Discussion in 'Music Theory [DB]' started by Tom Lane, Feb 4, 2021.


  1. Tom Lane

    Tom Lane Gold Supporting Member

    Is there useful reading out there that identifies the pitches that determine a chord's harmonic function? If so, can you point me in the right direction? The last music theory book I read was around 40 years ago and I don't remember it going into detail about how including a flatted seventh or a raised fifth effected the harmonic function of a chord, but it seems as though it's probably been well covered already, no?

    Playing around with it, I noticed all kinds of interesting things:
    Add a Major 3rd to any Minor chord voicing and viola! It's Dominant. Add a Minor 3rd to a Dominant chord and viola! It's still Dominant!
    Add a raised 5th to a Major 7th chord and now it's Dominant.
    Add any pitch other than a Major 3rd to a Minor chord and it remains Minor.
    Add a flat-9th, Minor 3rd, raised 5th, or Minor 7th to a Major chord and it'll sound Dominant, although a Major chord with both 7ths will sound weakly Dominant, it still resolves to it's tonic.
    I used to think of Diminished chords as having a Dominant function, but now I'm hearing them as a specific case of Minor. Am I tricking myself?
    Augmented chords can function as the tonic, but their sound is Dominant. Especially a
    Major 7#5.
    Dominant chords serving as the tonic, as in the blues, doesn't provide much of a resolution.
     
  2. Silevesq

    Silevesq

    Oct 2, 2010
    Quebec
    Yes, no, maybe...

    Chord harmonic function exists within a tonal center only. Modal music doesn't apply.

-.-.-

- [Stated exercise A]
Answer these questions about the forum thread on chord function:
(i) In Tom Lane's post, what does a Major 7th chord become when a raised 5th is added?
(ii) About how long ago did Tom Lane last read a music theory book?
(iii) According to Silevesq, where does chord harmonic function exist?
- [Stated exercise B] Quote the part of the forum thread that opens with the words "Discussion in 'Music" and closes with "It's still Dominant!".
The data come from a source other than the forum thread.

- [Spatial question entries]
-.-.-

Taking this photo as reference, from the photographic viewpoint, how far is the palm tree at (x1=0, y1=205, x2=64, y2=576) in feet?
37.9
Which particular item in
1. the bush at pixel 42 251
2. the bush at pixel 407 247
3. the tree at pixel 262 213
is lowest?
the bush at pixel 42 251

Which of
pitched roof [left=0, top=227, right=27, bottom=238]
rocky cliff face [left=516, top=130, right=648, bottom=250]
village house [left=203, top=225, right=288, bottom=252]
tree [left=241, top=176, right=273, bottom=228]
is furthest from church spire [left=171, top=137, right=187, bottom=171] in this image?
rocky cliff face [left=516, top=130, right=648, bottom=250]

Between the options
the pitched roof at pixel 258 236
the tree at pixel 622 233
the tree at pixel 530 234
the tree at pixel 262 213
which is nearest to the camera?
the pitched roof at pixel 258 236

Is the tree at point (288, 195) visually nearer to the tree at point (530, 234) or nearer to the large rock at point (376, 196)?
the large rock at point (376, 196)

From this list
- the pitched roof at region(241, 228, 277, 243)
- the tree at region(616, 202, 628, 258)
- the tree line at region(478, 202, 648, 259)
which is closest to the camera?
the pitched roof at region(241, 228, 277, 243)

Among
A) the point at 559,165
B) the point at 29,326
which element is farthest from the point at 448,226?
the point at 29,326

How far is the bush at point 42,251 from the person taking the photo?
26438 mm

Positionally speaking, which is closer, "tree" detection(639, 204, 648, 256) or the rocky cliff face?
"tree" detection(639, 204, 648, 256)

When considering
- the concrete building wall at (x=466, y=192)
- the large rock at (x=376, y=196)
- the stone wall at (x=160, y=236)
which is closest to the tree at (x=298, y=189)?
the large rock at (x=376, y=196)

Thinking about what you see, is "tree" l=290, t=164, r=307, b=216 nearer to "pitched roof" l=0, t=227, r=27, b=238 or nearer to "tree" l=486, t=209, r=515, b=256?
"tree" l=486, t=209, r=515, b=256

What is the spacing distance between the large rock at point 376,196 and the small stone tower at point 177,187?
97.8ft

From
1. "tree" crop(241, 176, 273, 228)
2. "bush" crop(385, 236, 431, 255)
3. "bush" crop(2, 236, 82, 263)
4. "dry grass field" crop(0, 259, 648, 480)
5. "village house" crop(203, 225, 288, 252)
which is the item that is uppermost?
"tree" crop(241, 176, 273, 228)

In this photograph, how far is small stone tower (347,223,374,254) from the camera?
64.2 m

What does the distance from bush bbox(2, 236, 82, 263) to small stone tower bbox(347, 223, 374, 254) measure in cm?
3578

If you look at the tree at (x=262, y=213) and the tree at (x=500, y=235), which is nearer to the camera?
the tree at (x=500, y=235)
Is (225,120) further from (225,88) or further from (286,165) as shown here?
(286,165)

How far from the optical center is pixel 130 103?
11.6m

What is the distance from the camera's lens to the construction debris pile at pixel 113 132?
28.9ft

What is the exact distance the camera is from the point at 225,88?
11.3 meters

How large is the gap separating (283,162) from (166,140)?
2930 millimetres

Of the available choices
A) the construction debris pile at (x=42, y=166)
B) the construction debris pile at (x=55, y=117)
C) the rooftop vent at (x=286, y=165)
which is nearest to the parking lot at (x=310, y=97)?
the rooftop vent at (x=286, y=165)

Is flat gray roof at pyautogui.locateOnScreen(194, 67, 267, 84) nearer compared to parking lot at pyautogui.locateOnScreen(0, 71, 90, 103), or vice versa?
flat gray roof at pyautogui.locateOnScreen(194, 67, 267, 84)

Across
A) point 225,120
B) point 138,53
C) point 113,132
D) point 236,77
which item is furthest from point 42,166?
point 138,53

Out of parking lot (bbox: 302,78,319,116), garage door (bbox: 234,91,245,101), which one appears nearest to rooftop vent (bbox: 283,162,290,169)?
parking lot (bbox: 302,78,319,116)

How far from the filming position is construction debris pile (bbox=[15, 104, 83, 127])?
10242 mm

-.-.-

- [Exercise result A]
(i) Dominant.
(ii) Around 40 years ago.
(iii) Within a tonal center only.

- [Exercise result B]
Discussion in 'Music Theory [DB]' started by Tom Lane, Feb 4, 2021.


  1. Tom Lane

    Tom Lane Gold Supporting Member

    Is there useful reading out there that identifies the pitches that determine a chord's harmonic function? If so, can you point me in the right direction? The last music theory book I read was around 40 years ago and I don't remember it going into detail about how including a flatted seventh or a raised fifth effected the harmonic function of a chord, but it seems as though it's probably been well covered already, no?

    Playing around with it, I noticed all kinds of interesting things:
    Add a Major 3rd to any Minor chord voicing and viola! It's Dominant. Add a Minor 3rd to a Dominant chord and viola! It's still Dominant!